Excerpted text:
---

I saw that some people were interested, or at least intrigued, by the AMX 40 I decided to translate an exchange (letters, documents, notes) between historian Stéphane Ferrard and the IGA (Ingénieur Général de l'Armement - General Engineer of Armament) Joseph Molinié about the AMX 40 before the death of Molinié the 13th February 1983.
Joseph Molinié, after finishing Polytechnique in 1925, devoted his life toward tank development, he joined AMX in December 1936 and became director in 1945, participating (when not commanding) every tank related projects (AMX 13, AMX 50, AMX 30, ...) of the company until its retirement in 1961.
This exchange, presented as an interview, was published in GBM n°95 (January/February/March 2011) in an article of Stéphane Ferrard (Pages 78 to 86).
I tried to keep the translation as "pure" as possible but I apologize for all the mistakes that probably litter it.

- Stéphane Ferrard :
My General, in your book Les engins blindés du monde 1917-1967, that you published in 1981 with Argout Editions, you refer, pages 14 and 15, to the Franco-English cooperation on the matter of tanks during the 1938-1940 period.
You quote in particular the joint study of a French « Cavalry tank » based on the Cruiser A13.
Can you give us more details about this project ?

- Joseph Molinié :
Before talking about this project whose study was launched in 1940, let me quickly retrace the background of the Franco-English cooperation on tanks you just evoked.
Even before Munich Agreement in September 1938 which appeared, for both side of the Channel, as a reprieve, we were all convinced that war was ineluctable.
From that moment, political, military but also technical contacts intensified between France and the United Kingdom.
Exchanges more and more numerous and close happened between the two allies.
In April 1939, a French military mission directed by the general Martin visited the British technical services, more particulary in the tanks domain.
It appeared to the eyes of the French officers that the British had no battle tank as our Char B available. Followed an exchange of technical comissions : the British came in France to examine the Char B from which they developped a version, future Churchill tank, with a French 75mm in casemate and a two-men turret equipped with a 2-Pounder. I gave more details about this in my book.
But if the British, in 1939, had no battle tank, they had a fast tank called Cruiser A13 then in industrialization process in the Lord Nuffield factories of Birmingham.
This fast tank caught our attention by its innovatives technical solutions which seemed to us superior to those used on our combat armored cars – cavalry tanks if you prefer – such as the Renault ACG 1, or even the Somua S35.

- Stéphane Ferrard :
What were those technical innovations ?

- Joseph Molinié :
They mainly relied on the suspension which was of Christie design from the American inventor of the same name and of which the British but also, before them, the Russians had acquired the license.
This suspension was considered obsolete by the US Ordnance and as such, Washington had authorized its exportation.

---

Provided material:
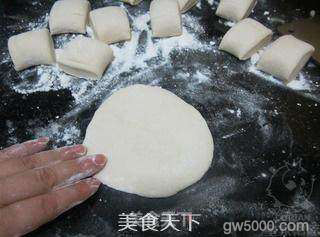 香酥榴莲包的做法步骤：11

---

The task: Reproduce word for word the part of the AMX 40 interview starting with "Even before Munich" and going on through "the tanks domain.".

Completed exercise:
Even before Munich Agreement in September 1938 which appeared, for both side of the Channel, as a reprieve, we were all convinced that war was ineluctable.
From that moment, political, military but also technical contacts intensified between France and the United Kingdom.
Exchanges more and more numerous and close happened between the two allies.
In April 1939, a French military mission directed by the general Martin visited the British technical services, more particulary in the tanks domain.